Basın da baro da STK’lar da bilim insanları da sanatçılar da Salda için sesini
yükseltiyor…
Dava sürerken
devam eden projeden vazgeçilmezi Ankara’yı küçük düşürmez. Aksine yanlıştan
dönmek erdemdir. Koruma ve kullanma dengesinde korumanın ağır bastığı açıktır…
Pamukkale’de travertenlere kıyılıp
sonra yanlıştan dönüldü. Burada kıymadan dönülse müthişti ama olmadı. En
azından şimdi dönülsün…
Salda, sadece
bizim değil. Salda, dünya mirası. Bize emanet bir doğa harikası…

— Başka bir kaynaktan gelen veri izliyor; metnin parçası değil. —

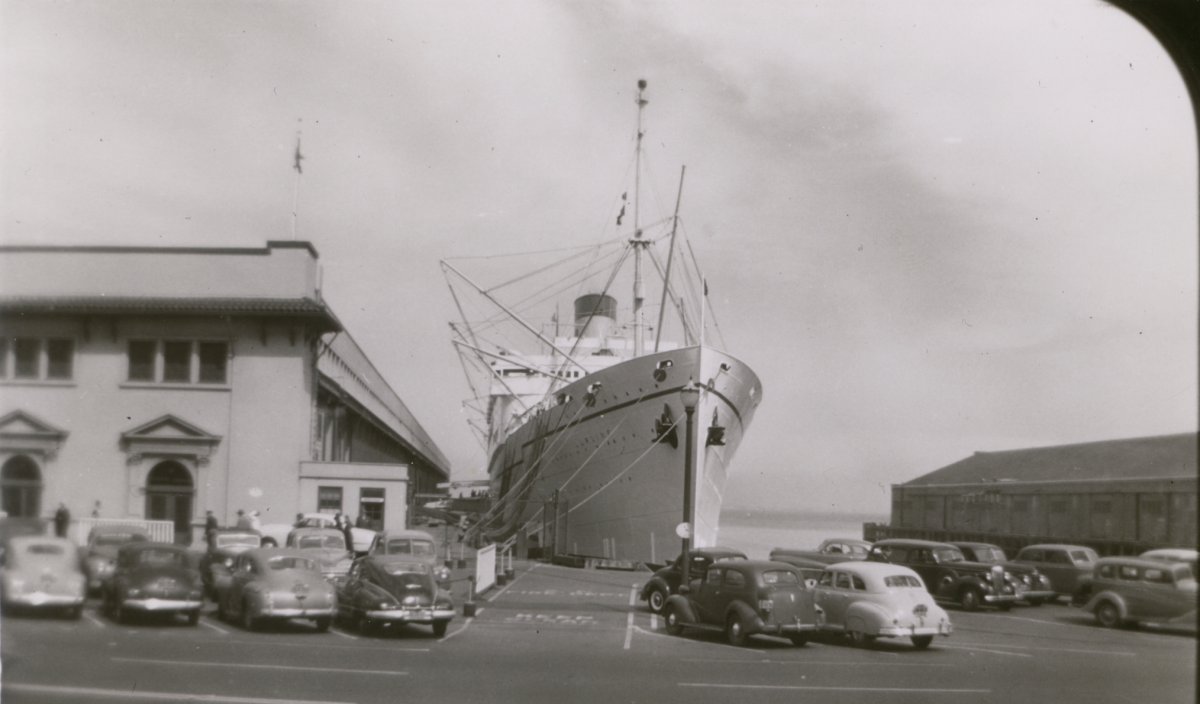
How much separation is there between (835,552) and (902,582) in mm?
8018

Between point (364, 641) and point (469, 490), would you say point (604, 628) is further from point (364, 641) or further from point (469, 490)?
point (469, 490)

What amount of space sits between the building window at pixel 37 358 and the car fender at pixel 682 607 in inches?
343

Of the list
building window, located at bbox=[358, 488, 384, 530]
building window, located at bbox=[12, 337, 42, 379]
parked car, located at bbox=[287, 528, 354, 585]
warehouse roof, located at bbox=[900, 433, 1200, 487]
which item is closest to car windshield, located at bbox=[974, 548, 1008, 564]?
warehouse roof, located at bbox=[900, 433, 1200, 487]

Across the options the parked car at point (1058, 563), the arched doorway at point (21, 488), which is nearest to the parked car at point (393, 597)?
the arched doorway at point (21, 488)

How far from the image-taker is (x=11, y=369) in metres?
7.64

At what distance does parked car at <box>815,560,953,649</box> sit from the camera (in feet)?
41.0

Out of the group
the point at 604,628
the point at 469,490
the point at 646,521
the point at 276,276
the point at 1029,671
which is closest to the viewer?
the point at 276,276

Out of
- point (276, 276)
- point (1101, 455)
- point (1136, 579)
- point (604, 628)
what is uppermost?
point (276, 276)

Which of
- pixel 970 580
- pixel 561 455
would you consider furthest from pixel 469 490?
pixel 970 580

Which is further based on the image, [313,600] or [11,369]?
[313,600]

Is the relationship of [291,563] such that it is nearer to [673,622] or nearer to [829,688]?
[673,622]

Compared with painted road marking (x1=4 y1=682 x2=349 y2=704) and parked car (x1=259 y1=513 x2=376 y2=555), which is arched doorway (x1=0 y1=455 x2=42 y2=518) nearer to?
painted road marking (x1=4 y1=682 x2=349 y2=704)

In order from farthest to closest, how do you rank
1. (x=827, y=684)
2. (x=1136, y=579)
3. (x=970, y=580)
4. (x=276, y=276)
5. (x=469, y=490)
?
(x=469, y=490) → (x=970, y=580) → (x=1136, y=579) → (x=827, y=684) → (x=276, y=276)

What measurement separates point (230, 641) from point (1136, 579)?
11.2m
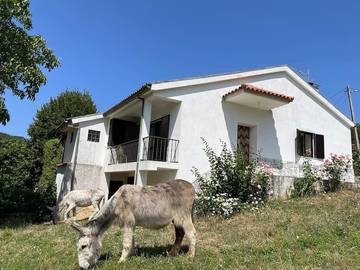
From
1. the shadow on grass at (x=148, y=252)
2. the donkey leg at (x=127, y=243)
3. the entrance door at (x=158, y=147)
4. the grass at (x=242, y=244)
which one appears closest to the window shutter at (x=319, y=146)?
the grass at (x=242, y=244)

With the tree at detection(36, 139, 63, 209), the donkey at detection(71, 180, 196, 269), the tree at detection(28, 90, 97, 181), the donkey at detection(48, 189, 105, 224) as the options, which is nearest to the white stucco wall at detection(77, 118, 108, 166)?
the tree at detection(36, 139, 63, 209)

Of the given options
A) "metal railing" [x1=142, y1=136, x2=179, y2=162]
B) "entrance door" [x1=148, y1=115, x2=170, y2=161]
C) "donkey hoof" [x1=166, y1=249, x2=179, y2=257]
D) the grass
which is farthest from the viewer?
"entrance door" [x1=148, y1=115, x2=170, y2=161]

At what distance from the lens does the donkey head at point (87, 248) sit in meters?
6.34

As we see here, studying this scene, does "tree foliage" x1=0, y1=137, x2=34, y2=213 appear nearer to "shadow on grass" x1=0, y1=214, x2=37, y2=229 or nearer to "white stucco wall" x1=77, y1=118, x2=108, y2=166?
"shadow on grass" x1=0, y1=214, x2=37, y2=229

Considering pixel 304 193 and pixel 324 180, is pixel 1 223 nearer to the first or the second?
pixel 304 193

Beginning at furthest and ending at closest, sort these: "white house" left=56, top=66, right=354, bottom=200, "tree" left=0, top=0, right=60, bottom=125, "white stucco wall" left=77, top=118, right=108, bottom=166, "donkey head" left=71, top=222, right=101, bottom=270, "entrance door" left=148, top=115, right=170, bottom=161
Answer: "white stucco wall" left=77, top=118, right=108, bottom=166 < "entrance door" left=148, top=115, right=170, bottom=161 < "white house" left=56, top=66, right=354, bottom=200 < "tree" left=0, top=0, right=60, bottom=125 < "donkey head" left=71, top=222, right=101, bottom=270

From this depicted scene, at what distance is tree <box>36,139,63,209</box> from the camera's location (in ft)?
48.6

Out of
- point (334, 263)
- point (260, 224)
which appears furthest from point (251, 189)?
Answer: point (334, 263)

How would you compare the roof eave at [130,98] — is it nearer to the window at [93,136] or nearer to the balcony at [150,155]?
the window at [93,136]

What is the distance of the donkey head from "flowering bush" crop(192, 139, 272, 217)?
17.7 feet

Milletvekilleri, STK’lar ile birlikte
ben de imzacısıyım Salda’nın, korunmasının…
Korunmalı ve
gelecek kuşaklara tahribatsız aktarılmalı…
Yılda 1.3
milyon ziyaretçi ağırladığı söylenen Türkiye’nin Maldivleri’ne Millet Bahçesi projesi
yanlıştı ve bu yanlıştan dönülmeli…
Eğer bugün bunu
yapmazsak yarın dönüşü yok…
Halkın ihtiyaçları için,
ziyaretçilerin konforu önemlidir ama Salda daha önemlidir…
İhtiyaçlar
her yerde karşılanır…
Salda ise tek…
Başta Antalya Barosu olmak ve Antalya’dan
komşu ile destek veren tüm kişi ve kurumlara teşekkür ediyorum…
Umuyorum
direnenler kazanır…
Salda
kazanır…
Salda ölürse,
yarın tehlike her yer için…
Diliyorum ekonomik ve siyasi gündemin kurbanı olmaz Salda…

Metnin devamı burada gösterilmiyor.